Che senso ha una nuova recensione su "Neon Genesis Evangelion" dopo oltre centinaia di migliaia di articoli, servizi giornalistici e persino tesi di laurea? Che domande! Come dice lo stesso protagonista Shinji "Io sono io e nessun altro!".
Stiamo parlando di una serie che dopo ben 17 anni ancora infiamma gli animi degli appassionati di animazione giapponese in violente diatribe tra chi lo giudica una pietra miliare e chi invece un'astuta opera commerciale ampiamente sopravvalutata e che anzi ha portato a un peggioramento generale della produzione animata del Sol Levante.

Che dire, a una visione il più possibile neutrale e tendente all'oggettivo, per quanto sempre dipendente dalle caratteristiche dell'osservatore, questo "Vangelo del nuovo secolo" (questa la traduzione letterale dal giapponese) risulta essere davvero qualcosa di particolare per chi come me ha avuto la fortuna - o sfortuna, dipende dai punti di vista - di crescere con la produzione animata degli anni settanta e ottanta, dove il mecha l'ha fatta da padrone fungendo da apripista al diffondersi della subcultura otaku non solo in Giappone ma anche in occidente. "Evangelion" appare come una grande congiunzione tra due momenti storico-artistici, quello dell'epoca d'oro dei Nagai e dei Tomino e quello che viviamo ancora oggi.
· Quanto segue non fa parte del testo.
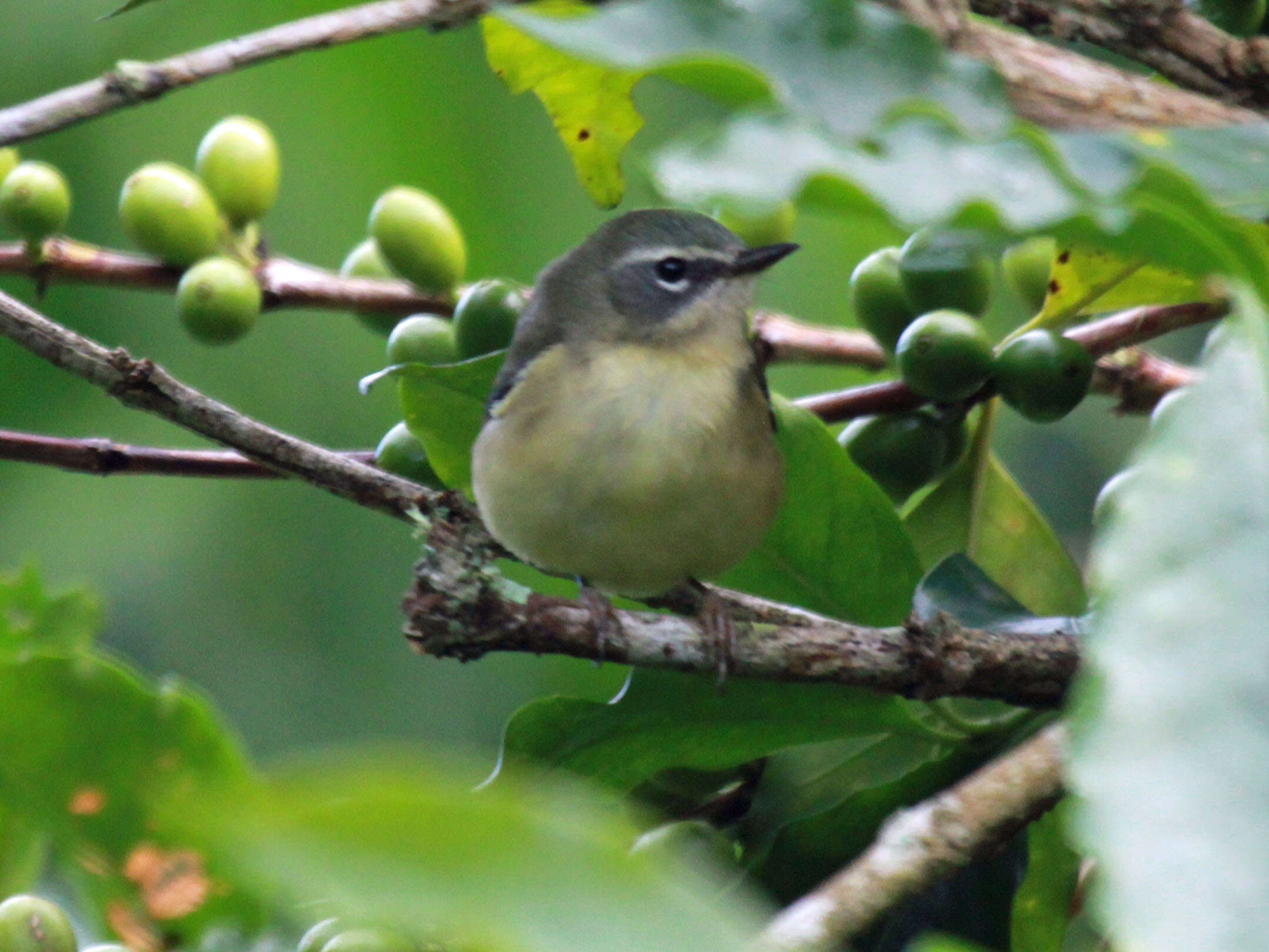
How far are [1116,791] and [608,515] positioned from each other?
1.28 metres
Ma, proprio come questi grandi nomi del recente passato, questo titolo è la sintesi perfetta del modo di fare anime del suo regista Hideaki Anno, mente arguta capace di sopravanzare anche il suo datore di lavoro, la Gainax, che pure ha come vanto primario il suo rivoluzionario sperimentalismo.

Le opere di questo regista fino a "Evangelion" erano state tutte originali, senza cioè ispirazione da manga o romanzi (se si esclude l'ispirazione verniana per Nadia), ma con importanti riferimenti e omaggi ai titoli del passato, e così infatti possiamo inquadrare buona prima parte di NGE. Gli scontri serializzati puntata dopo puntata tra unità robotiche e i loro nemici non sono nient'altro che un richiamo alle vecchie serie mecha, ma con il grande ma dell'introspezione psicologica dei personaggi da subito molto curata e totalmente fuori dagli schemi. Il protagonista della storia infatti è un antieroe, quanto di più lontano ci possa essere dagli indomiti bellocci che avevano guidato robbottoni fino a pochi anni prima.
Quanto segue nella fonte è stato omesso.